L'intelligence artificielle va bousculer l'évolution au sein des professions
© Inria / B. Fourrier

L'intelligence artificielle ne va pas seulement remplacer les "petites mains". Elle va aussi fragiliser le rôle des travailleurs expérimentés.

C’est l’une des peurs de notre siècle : l’intelligence artificielle va-t-elle remplacer les travailleurs ? De nombreuses études se montrent alarmistes. Le laboratoire sur l’intelligence artificielle LaborIA travaille également sur les effets de l’IA sur le travail. Mais préfère une approche empirique. Yann Ferguson, son directeur scientifique, en tire des conclusions plus subtiles que celles que les gros titres mettent en avant. Interview.

Vous avec travaillé sur la différence entre les perceptions de l’IA et les observations terrain. Quels enseignements en avez-vous tiré ?

Yann Ferguson : Nous avons interrogé 250 dirigeants d’entreprises. 200 n’avaient pas encore travaillé sur un projet IA et 50 avaient des projets d’IA plus ou moins avancés. Ceux qui n’avaient pas engagé de projet se préoccupaient surtout de la déshumanisation du travail. Et s’interrogeaient sur la fragilisation des relations humaines. Ceux qui ont déjà une connaissance concrète de l’IA envisagent beaucoup moins cette menace. Leurs préoccupations concernent plutôt son impact sur l’autonomie des collaborateurs. Et la formation : comment assurer la pérennité des savoir-faire existants et leur valeur ?

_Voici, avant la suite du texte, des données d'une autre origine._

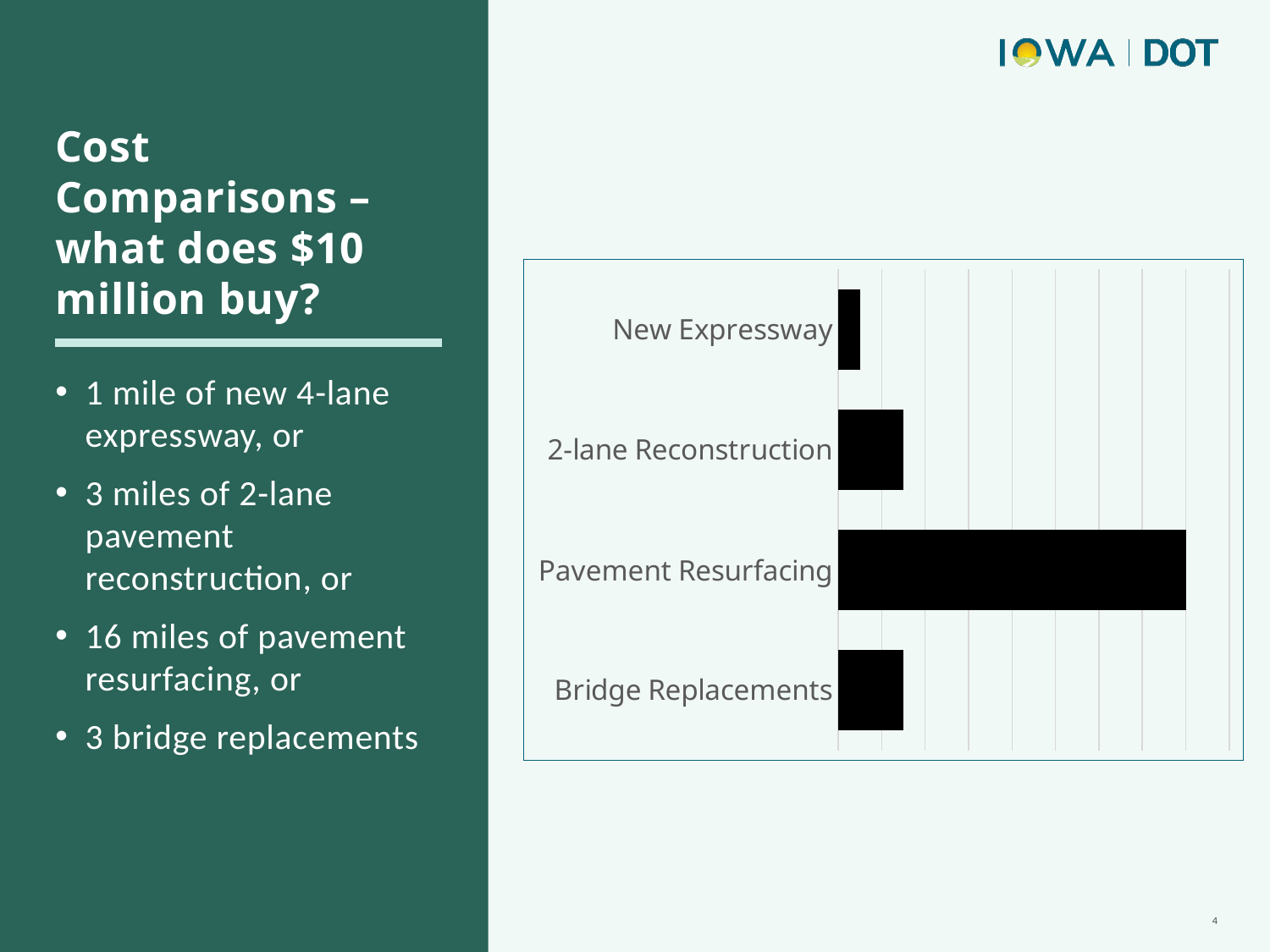
Which category has the shortest bar in the chart? New Expressway Which bar is longer: Pavement Resurfacing or Bridge Replacements? Pavement Resurfacing Which category has the longest bar in the chart? Pavement Resurfacing Which bar is longer: New Expressway or Bridge Replacements? Bridge Replacements Which bar is longer: Pavement Resurfacing or 2-lane Reconstruction? Pavement Resurfacing Are the bars in the chart drawn horizontally or vertically? horizontally What kind of chart is shown on the slide? bar chart Which category is listed at the top of the chart? New Expressway What colour are the bars in the chart? black How many categories does the chart show? 4 Which category is listed at the bottom of the chart? Bridge Replacements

Ces interrogations sont-elles légitimes ?

Y. F. : Oui car les dirigeants partent du postulat que l’IA va effectuer des tâches simples, ce qui fragiliserait les nouveaux entrants dans le métier. Or elle va en fait accélérer la montée en compétences de ces nouveaux entrants. S’il y a donc quelque chose à regarder avec vigilance, c’est la façon dont l’IA va affecter l’ascension au sein d’une profession. Ce qui était intéressant dans un métier, c’était de progresser et se distinguer de la personne que l’on était juste après le diplôme. Une progression qui se traduisait notamment dans le salaire, parce que l’expérience avait de la valeur. Mais aussi par un statut, celui d’expert, avec le prestige associé. Or l’IA remet en question ce postulat. Elle peut fragiliser les experts en accélérant la montée en compétences des nouveaux arrivants dans le métier. Et être synonyme de progression plus lente ou plus faible pour ces derniers.

Tous les métiers seront-ils concernés ?

Y. F. : Les études d’économistes sur les effets de l’IA reposent sur les théories développées dans l’étude de Carl Benedikt Frey et Michael Osborne, en 2013. Ils estimaient que plus un métier sollicitait l’intelligence créative, relationnelle ou 3D (la perception et la manipulation), moins il serait exposé à l’IA. À ce titre, les industries culturelles et créatives ont longtemps été considérées comme peu exposées à l’IA. Mais avec l’IA générative, c’est beaucoup moins vrai. Des personnes qui n’ont pas la compétence technique de la création peuvent réaliser des tâches créatives grâce à l’usage de l’IA. Pour ces métiers, cela impliquera soit une injonction productiviste, la rémunération venant récompenser le volume produit plutôt que la qualité du travail. Soit une baisse importante du chiffre d’affaires, parce que les clients ne seront plus prêts à dépenser autant d’argent qu’avant. Parce qu’ils estiment que les tâches ne consisteront plus qu’en une validation du travail de la machine.

Biographie

Après son doctorat en sociologie, Yann Ferguson a rejoint l’Ircam de Toulouse en tant que chercheur. Il a travaillé sur l’intelligence artificielle, le numérique, le travail et la transformation technologique. Depuis 2020, il est expert au sein du groupe de travail dédié au futur du travail du Partenariat mondial sur l’intelligence artificielle (GPAI). En 2023, il prend la direction scientifique du LaborIA, créé par le Ministère du Travail avec l’Inria. Il a également participé à 3 ouvrages collectifs : Les mutations du travail en 2019, L’intelligence artificielle dans toutes ses dimensions en 2020 et L’entreprise résiliente en 2023.